The class has taught Dave to make sure to take time to ride his trike. Thirteen years ago, he and Voni were in a bad car accident. Dave suffered a spinal injury that makes it hard for him to ride a regular bicycle. And, he still wonders if that accident contributed to his wife’s dementia.
On a recent Friday morning, Dave got out and rode his trike, fulfilling his promise to the group in the online class.
“It meant I had to have someone be with Voni, but this was something I really wanted to do,” he said.
He did a 10-mile ride.
“It was just so relaxing and it filled my cup,” he said. “And that spills over when you feel that sense of joy and invigoration. That physical stimulation of being out in the fresh air. I don’t know if I treated her differently, I probably did when I got back. I care for her a lot — we’ve been married for 57 years. But it did give me that feeling and it carried through the rest of my day. And you realize how valuable that time was.”
Making self-care a priority for caregivers
“The biggest things are these action plans,” Pihlstrom said. “They can be daunting, but it pushes these people; gets them moving in that better direction. Part of the key to the class is becoming aware that they need to take care of themselves, and this class gives them the tools to do that.”
Dave has followed up with what he’s learned with meditation and music, waking before his wife in the morning for a few hours of quiet reflection.

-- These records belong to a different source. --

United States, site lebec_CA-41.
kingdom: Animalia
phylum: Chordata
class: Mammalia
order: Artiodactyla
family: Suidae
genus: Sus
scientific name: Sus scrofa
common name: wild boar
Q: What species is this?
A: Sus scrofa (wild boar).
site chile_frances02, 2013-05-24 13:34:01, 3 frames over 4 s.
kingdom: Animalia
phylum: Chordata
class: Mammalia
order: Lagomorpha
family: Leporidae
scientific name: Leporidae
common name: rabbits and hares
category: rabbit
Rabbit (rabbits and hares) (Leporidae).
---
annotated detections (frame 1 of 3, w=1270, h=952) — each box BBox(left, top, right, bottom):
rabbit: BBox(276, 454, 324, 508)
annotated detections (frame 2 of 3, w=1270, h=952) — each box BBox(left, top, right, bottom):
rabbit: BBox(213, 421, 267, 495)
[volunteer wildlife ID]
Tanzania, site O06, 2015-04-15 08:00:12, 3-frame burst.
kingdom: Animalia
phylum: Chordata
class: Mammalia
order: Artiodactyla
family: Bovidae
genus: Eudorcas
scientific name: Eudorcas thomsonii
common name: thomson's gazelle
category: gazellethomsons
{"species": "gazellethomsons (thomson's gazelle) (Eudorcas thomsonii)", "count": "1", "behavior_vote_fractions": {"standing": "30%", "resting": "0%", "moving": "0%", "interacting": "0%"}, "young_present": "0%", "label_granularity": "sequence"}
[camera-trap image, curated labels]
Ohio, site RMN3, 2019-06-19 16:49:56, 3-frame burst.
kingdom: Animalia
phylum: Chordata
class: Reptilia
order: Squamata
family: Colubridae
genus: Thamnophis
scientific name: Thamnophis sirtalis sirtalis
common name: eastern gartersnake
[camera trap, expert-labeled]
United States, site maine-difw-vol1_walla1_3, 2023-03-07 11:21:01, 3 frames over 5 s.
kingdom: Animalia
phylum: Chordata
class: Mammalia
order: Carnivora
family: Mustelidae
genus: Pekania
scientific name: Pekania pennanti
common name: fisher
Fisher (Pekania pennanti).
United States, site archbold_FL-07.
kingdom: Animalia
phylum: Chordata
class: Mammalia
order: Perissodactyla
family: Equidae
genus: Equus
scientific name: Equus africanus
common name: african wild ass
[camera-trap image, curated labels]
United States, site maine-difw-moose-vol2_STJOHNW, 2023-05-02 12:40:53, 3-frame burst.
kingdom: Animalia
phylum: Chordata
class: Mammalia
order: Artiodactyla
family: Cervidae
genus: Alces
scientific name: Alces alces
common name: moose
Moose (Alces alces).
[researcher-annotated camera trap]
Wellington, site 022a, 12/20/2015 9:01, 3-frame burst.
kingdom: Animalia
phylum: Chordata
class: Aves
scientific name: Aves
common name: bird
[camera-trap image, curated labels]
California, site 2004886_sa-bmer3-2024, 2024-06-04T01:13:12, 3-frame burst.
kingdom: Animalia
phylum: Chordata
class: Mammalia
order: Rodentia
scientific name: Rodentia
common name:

“Sitting, reflecting, you realize the value of that quiet time and spending those moments just in quietness and how meaningful that is,” he said.
And he’s started to journal again, something he’d done before but had gotten out of the habit.
“How do you deal with change and uncertainty? That’s the biggest thing for all of us as a caregiver. This whole thing — we just don’t know,” he said. “Even this morning as I was writing: I’ve got to keep it together; I’ve got strong faith and belief. I write those key points every day.”
Dave will continue to use the tools he acquired as he faces other caregiving challenges ahead. With his wife’s worsening condition, he said they have to once again consider moving out of their home.
“I’m now relooking at the option: How long can we stay here and maintain this home, inside and outside? So, I’m looking to get rid of stuff, make it a slow process instead of having to do it at an accelerated pace,” he said. “I don’t think independent living will work for us. I do think it will have to be the next level of care. It will be an adjustment for me wherever we go but we will try to live together as long as we can.”